Optimizing Heart Disease Prediction Models through SMOTE: Addressing Data Imbalance
تحسين نماذج التنبؤ بأمراض القلب باستخدام SMOTE: معالجة اختلال توازن البيانات
2024 4th International Conference on Emerging Smart Technologies and Applications (eSmarTA) · 2024 · pp. 1–10
Abstract
The problem of data imbalance poses a significant challenge in the field of medical diagnostics, particularly in heart disease prediction using machine learning models. This study investigates the application of the Synthetic Minority Over-sampling Technique (SMOTE) to address this imbalance and improve the predictive accuracy of heart disease models. Through a rigorous methodology involving data collection, preprocessing, and the evaluation of 21 machine learning models, the study compares the performance of models trained on both original and SMOTE-balanced datasets. The findings indicate that models trained on SMOTE-balanced datasets showed statistically significant improvements in precision, F1-score, and often recall, with varied impacts on accuracy depending on the dataset.
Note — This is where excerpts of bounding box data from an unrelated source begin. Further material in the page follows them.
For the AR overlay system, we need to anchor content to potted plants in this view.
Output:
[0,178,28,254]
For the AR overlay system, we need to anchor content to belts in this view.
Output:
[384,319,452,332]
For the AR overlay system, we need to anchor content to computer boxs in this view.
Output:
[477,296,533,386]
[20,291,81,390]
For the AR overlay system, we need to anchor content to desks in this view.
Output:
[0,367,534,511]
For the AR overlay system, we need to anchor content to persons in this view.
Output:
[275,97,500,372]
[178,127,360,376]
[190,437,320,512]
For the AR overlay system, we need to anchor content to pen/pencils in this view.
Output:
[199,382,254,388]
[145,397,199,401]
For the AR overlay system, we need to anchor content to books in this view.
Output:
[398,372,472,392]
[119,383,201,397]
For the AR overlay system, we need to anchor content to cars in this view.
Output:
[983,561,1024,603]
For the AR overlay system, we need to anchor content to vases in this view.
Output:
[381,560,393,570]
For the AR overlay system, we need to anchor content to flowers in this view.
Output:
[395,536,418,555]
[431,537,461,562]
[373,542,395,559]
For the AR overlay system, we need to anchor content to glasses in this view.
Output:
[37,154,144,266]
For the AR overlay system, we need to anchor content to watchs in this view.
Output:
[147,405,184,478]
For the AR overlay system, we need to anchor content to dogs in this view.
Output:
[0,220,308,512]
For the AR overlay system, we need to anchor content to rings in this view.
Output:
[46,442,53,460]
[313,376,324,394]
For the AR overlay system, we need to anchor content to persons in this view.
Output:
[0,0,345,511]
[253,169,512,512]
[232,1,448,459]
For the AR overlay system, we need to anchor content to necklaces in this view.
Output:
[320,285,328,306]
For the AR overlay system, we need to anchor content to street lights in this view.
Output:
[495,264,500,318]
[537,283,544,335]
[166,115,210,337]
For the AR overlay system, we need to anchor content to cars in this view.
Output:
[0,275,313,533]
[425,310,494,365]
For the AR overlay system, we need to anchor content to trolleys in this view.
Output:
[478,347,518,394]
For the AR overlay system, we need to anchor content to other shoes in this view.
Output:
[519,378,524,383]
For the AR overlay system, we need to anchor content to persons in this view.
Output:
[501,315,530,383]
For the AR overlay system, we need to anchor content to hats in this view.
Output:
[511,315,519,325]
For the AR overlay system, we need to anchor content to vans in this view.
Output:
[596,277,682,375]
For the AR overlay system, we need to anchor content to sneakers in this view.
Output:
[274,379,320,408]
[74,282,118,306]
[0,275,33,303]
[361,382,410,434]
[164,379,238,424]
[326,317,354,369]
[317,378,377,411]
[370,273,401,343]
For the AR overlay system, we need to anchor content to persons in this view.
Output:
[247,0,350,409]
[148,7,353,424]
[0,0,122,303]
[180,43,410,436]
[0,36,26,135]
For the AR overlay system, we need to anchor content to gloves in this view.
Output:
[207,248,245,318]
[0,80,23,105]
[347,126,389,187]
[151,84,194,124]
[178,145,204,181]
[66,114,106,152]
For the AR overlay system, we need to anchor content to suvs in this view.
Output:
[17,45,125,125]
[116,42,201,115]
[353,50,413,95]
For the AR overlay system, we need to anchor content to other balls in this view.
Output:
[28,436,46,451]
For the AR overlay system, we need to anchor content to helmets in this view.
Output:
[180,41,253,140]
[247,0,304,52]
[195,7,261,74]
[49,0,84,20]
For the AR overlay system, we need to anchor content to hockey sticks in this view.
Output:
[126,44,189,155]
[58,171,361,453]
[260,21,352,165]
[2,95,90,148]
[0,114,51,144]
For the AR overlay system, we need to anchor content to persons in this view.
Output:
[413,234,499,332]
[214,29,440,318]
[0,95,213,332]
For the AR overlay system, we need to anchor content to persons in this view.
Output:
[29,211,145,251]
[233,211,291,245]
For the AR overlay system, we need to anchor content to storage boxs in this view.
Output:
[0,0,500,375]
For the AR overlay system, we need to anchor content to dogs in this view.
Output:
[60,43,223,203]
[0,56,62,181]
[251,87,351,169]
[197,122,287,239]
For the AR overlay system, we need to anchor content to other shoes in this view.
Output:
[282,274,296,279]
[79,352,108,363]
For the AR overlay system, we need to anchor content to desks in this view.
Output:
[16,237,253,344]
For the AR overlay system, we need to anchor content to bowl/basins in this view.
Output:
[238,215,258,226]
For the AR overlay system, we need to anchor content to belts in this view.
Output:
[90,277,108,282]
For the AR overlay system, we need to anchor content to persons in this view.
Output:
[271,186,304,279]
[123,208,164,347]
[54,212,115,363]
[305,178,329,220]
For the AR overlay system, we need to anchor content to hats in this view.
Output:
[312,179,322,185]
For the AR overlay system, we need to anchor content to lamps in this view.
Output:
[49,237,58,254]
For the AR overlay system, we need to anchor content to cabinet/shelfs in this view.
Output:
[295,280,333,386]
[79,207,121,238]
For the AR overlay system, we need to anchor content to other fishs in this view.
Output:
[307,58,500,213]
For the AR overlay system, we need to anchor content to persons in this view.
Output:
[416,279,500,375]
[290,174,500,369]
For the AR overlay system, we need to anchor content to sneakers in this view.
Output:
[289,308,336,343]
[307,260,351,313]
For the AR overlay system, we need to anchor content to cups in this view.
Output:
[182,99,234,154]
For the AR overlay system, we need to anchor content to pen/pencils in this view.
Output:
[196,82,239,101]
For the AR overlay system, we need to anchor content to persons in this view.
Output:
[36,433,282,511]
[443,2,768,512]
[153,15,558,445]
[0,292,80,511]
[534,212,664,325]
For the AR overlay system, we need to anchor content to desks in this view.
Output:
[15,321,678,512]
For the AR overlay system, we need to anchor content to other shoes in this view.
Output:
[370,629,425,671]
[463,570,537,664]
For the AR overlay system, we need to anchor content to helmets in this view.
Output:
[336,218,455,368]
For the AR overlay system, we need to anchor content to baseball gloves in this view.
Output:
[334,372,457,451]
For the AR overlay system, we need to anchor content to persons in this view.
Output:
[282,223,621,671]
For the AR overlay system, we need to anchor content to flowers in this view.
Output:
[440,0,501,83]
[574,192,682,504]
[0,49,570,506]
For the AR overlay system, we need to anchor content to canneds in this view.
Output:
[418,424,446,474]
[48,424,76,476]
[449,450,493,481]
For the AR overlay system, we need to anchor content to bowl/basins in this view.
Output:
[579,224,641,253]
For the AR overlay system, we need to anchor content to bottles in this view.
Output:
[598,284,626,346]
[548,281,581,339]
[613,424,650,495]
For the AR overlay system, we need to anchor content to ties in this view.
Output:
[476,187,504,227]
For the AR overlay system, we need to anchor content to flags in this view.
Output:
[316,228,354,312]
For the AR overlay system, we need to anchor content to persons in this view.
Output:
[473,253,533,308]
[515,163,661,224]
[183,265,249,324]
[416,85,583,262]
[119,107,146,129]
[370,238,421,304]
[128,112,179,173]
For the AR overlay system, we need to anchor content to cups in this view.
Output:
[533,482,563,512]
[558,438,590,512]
Key performance metrics such as accuracy, precision, recall, and F1-score are analyzed using t-tests to assess the statistical significance of improvements offered by SMOTE. Notably, the enhancements were particularly evident in precision and F1-score across the Cleveland and Statlog heart disease datasets, demonstrating SMOTE’s ability to enhance model performance effectively. This study aims to demonstrate the potential of SMOTE in enhancing model performance, thus contributing to more effective and reliable heart disease diagnostics.